• **Exercise objective**
Emit all the data exactly as provided.

------ Dataset excerpts

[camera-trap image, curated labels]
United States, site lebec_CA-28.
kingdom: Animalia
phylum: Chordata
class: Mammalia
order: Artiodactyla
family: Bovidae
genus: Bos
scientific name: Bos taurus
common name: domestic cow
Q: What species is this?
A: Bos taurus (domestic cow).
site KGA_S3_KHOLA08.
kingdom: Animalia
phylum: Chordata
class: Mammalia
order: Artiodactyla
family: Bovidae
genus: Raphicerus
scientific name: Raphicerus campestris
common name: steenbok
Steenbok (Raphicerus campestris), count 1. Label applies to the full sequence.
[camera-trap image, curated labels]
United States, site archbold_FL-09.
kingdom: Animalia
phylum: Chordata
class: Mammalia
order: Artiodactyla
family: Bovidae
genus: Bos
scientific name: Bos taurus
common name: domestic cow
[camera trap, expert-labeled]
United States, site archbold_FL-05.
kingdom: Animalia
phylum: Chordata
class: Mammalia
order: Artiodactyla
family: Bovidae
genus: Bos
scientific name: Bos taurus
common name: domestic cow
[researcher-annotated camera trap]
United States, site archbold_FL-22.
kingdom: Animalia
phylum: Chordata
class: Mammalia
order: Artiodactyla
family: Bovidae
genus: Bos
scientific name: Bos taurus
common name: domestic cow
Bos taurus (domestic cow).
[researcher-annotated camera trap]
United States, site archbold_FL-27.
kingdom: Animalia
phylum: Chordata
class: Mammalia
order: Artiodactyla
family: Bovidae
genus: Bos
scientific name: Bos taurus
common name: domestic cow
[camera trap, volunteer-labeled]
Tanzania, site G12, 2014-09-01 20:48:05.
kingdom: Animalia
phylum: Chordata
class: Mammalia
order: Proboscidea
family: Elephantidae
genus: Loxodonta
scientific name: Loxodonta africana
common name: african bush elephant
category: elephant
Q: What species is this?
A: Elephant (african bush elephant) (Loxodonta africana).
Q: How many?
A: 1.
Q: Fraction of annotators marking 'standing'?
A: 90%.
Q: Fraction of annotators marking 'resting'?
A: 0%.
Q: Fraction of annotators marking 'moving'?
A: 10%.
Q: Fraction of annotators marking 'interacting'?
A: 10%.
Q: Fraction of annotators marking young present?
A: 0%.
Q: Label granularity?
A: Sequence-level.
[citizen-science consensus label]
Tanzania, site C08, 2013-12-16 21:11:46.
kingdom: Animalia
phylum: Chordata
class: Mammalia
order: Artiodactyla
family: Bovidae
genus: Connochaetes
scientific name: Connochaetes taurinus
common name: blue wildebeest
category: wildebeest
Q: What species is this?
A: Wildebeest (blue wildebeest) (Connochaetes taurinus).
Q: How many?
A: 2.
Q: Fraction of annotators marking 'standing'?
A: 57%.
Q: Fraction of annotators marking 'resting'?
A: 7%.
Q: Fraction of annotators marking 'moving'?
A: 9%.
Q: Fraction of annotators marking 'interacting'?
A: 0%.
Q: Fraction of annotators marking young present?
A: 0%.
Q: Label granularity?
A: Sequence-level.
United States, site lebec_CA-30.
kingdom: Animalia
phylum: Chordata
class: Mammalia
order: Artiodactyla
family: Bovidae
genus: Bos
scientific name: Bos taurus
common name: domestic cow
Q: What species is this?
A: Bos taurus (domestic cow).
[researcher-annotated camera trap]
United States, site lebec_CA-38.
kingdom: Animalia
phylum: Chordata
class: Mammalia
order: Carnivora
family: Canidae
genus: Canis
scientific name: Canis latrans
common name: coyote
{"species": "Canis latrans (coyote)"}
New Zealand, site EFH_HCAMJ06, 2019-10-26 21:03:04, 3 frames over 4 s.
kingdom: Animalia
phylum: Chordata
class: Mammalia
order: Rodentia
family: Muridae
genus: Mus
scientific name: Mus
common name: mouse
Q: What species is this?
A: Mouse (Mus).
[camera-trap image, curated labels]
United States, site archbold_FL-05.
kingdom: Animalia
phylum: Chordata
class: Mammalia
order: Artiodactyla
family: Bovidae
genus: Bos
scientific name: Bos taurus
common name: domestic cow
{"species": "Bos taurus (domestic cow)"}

------------

• **Your solution**
[camera-trap image, curated labels]
United States, site lebec_CA-28.
kingdom: Animalia
phylum: Chordata
class: Mammalia
order: Artiodactyla
family: Bovidae
genus: Bos
scientific name: Bos taurus
common name: domestic cow
Q: What species is this?
A: Bos taurus (domestic cow).
site KGA_S3_KHOLA08.
kingdom: Animalia
phylum: Chordata
class: Mammalia
order: Artiodactyla
family: Bovidae
genus: Raphicerus
scientific name: Raphicerus campestris
common name: steenbok
Steenbok (Raphicerus campestris), count 1. Label applies to the full sequence.
[camera-trap image, curated labels]
United States, site archbold_FL-09.
kingdom: Animalia
phylum: Chordata
class: Mammalia
order: Artiodactyla
family: Bovidae
genus: Bos
scientific name: Bos taurus
common name: domestic cow
[camera trap, expert-labeled]
United States, site archbold_FL-05.
kingdom: Animalia
phylum: Chordata
class: Mammalia
order: Artiodactyla
family: Bovidae
genus: Bos
scientific name: Bos taurus
common name: domestic cow
[researcher-annotated camera trap]
United States, site archbold_FL-22.
kingdom: Animalia
phylum: Chordata
class: Mammalia
order: Artiodactyla
family: Bovidae
genus: Bos
scientific name: Bos taurus
common name: domestic cow
Bos taurus (domestic cow).
[researcher-annotated camera trap]
United States, site archbold_FL-27.
kingdom: Animalia
phylum: Chordata
class: Mammalia
order: Artiodactyla
family: Bovidae
genus: Bos
scientific name: Bos taurus
common name: domestic cow
[camera trap, volunteer-labeled]
Tanzania, site G12, 2014-09-01 20:48:05.
kingdom: Animalia
phylum: Chordata
class: Mammalia
order: Proboscidea
family: Elephantidae
genus: Loxodonta
scientific name: Loxodonta africana
common name: african bush elephant
category: elephant
Q: What species is this?
A: Elephant (african bush elephant) (Loxodonta africana).
Q: How many?
A: 1.
Q: Fraction of annotators marking 'standing'?
A: 90%.
Q: Fraction of annotators marking 'resting'?
A: 0%.
Q: Fraction of annotators marking 'moving'?
A: 10%.
Q: Fraction of annotators marking 'interacting'?
A: 10%.
Q: Fraction of annotators marking young present?
A: 0%.
Q: Label granularity?
A: Sequence-level.
[citizen-science consensus label]
Tanzania, site C08, 2013-12-16 21:11:46.
kingdom: Animalia
phylum: Chordata
class: Mammalia
order: Artiodactyla
family: Bovidae
genus: Connochaetes
scientific name: Connochaetes taurinus
common name: blue wildebeest
category: wildebeest
Q: What species is this?
A: Wildebeest (blue wildebeest) (Connochaetes taurinus).
Q: How many?
A: 2.
Q: Fraction of annotators marking 'standing'?
A: 57%.
Q: Fraction of annotators marking 'resting'?
A: 7%.
Q: Fraction of annotators marking 'moving'?
A: 9%.
Q: Fraction of annotators marking 'interacting'?
A: 0%.
Q: Fraction of annotators marking young present?
A: 0%.
Q: Label granularity?
A: Sequence-level.
United States, site lebec_CA-30.
kingdom: Animalia
phylum: Chordata
class: Mammalia
order: Artiodactyla
family: Bovidae
genus: Bos
scientific name: Bos taurus
common name: domestic cow
Q: What species is this?
A: Bos taurus (domestic cow).
[researcher-annotated camera trap]
United States, site lebec_CA-38.
kingdom: Animalia
phylum: Chordata
class: Mammalia
order: Carnivora
family: Canidae
genus: Canis
scientific name: Canis latrans
common name: coyote
{"species": "Canis latrans (coyote)"}
New Zealand, site EFH_HCAMJ06, 2019-10-26 21:03:04, 3 frames over 4 s.
kingdom: Animalia
phylum: Chordata
class: Mammalia
order: Rodentia
family: Muridae
genus: Mus
scientific name: Mus
common name: mouse
Q: What species is this?
A: Mouse (Mus).
[camera-trap image, curated labels]
United States, site archbold_FL-05.
kingdom: Animalia
phylum: Chordata
class: Mammalia
order: Artiodactyla
family: Bovidae
genus: Bos
scientific name: Bos taurus
common name: domestic cow
{"species": "Bos taurus (domestic cow)"}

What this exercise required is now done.